Read Irresistible (Delroi Prophecy) Online
Authors: Loribelle Hunt
“I
didn’t want to drag you into this.”
“I’m
into this up to my neck. You trust me or you don’t.”
“That
goes both ways, baby.”
She decided to kill him slowly.
“Do you have anything else?” she asked
Marina.
“No.” She sighed. “I really wish I did.”
“You and me both, sugar,” she muttered.
“What
was stolen?”
she asked Kaje.
He hesitated so long she thought he
wouldn’t answer.
“A cloaking device. I’ll
tell you everything when we get home.”
Right. She’d probably have to beat it
out of him. She might even enjoy it. His tone was smooth and sultry when he
responded.
“Is
that right? We’ll see, baby.”
She shivered at the promise in his
voice, the images that tumbled from his mind to hers. Before she could figure
out how to respond, a feeling of danger came over her. Trying to pinpoint the
source, she let her senses expand. They were the only people in the building
and the local women were not a threat.
“What is it?” Zola asked softly.
She shook her head, allowing her mind to
expand farther, outside the walls. She felt Janice doing the same. Menace,
hate, fury. The rebels planning an ambush. But all was quiet, neither Vidar or
Sergei had raised an alarm.
“Vidar?
What do you see out there?”
“Nothing,
but something isn’t right,”
he said.
“Kaje is on the way. Stay inside until he gets here.”
“Parker?”
“Rebels, and they’re staying out of
sight. Kaje is bringing more warriors.”
“The
theft Marina mentioned was apparently cloaking technology,”
she said to Zola.
“Why
is that a big deal? They must have that already. We do to some extent.”
“I
don’t know yet.”
But she intended to find out. If she was
going to stay on Delroi she needed to be informed and involved. And if she was
going to have a relationship with Kaje it had to be about more than great sex.
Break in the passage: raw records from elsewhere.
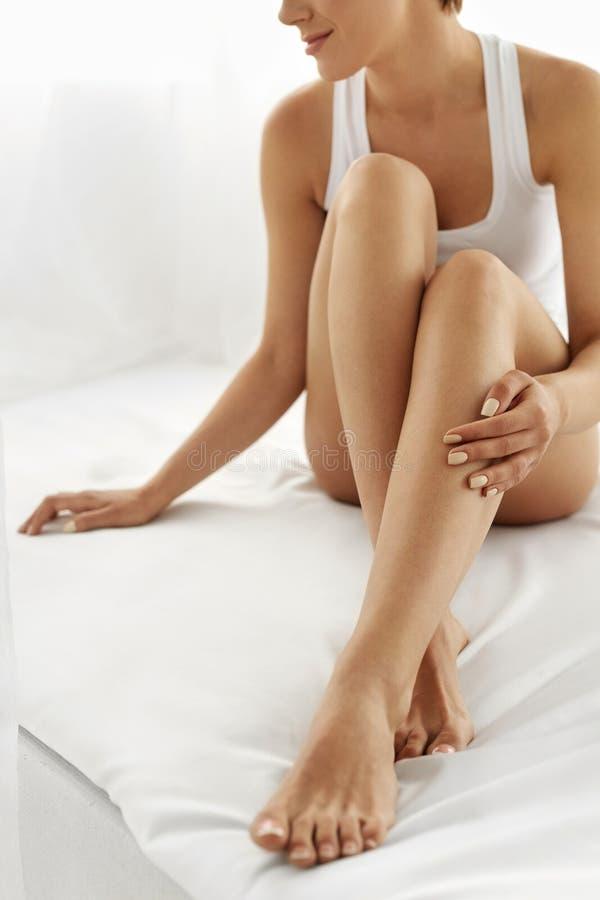 Hårborttagning Slutet upp kvinna räcker rörande långa ben, mjuk hud royaltyfri fotografi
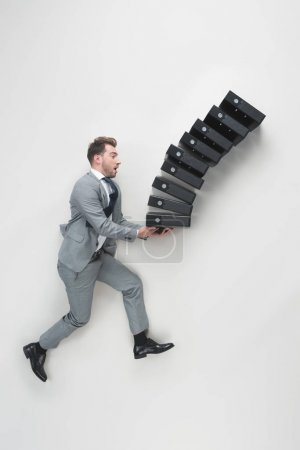 Photo for Overhead view of young businessman carrying stack of falling folders isolated on grey - Royalty Free Image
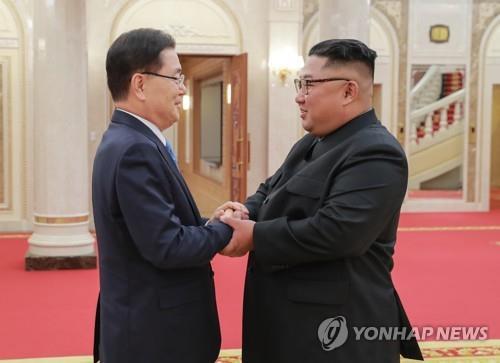 9月5日,在朝鲜平壤,访朝的韩国总统特使团团长、青瓦台国家安保室室长郑义溶(左)同朝鲜国务委员会委员长金正恩握手合影。(韩联社/青瓦台供图)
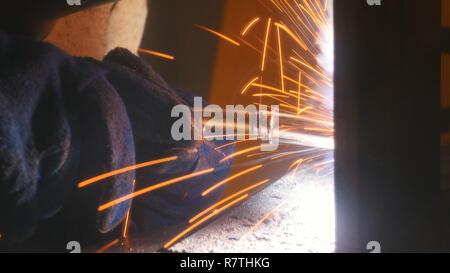 Industrial exposition. A welder doing his job. Welding close up - Stock Photo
The sound of gunfire breached the temple
walls. Adrenalin surged through her.
Finally.
Some action. She smiled, was sure it was tight and mean.
“Time to get to work. You three,” she
said to Marina, her daughter, and Erika. “Stay here until it calms down.”
Marina stepped forward, expression determined
and hard. “I
am
a priestess. I’m
trained.”
She hadn’t shut down her mental
connection with Kaje.
“Don’t let her
leave, Parker. Her clan is not accustomed to this kind of political
maneuvering. She may have been trained a priestess, but she’s been here at
least twenty years. She isn’t ready for this.”
She agreed with Kaje. She liked Marina,
but she didn’t know her and nothing about the other woman made Parker think she
could wade into a battle successfully. Marina didn’t see it her way, though.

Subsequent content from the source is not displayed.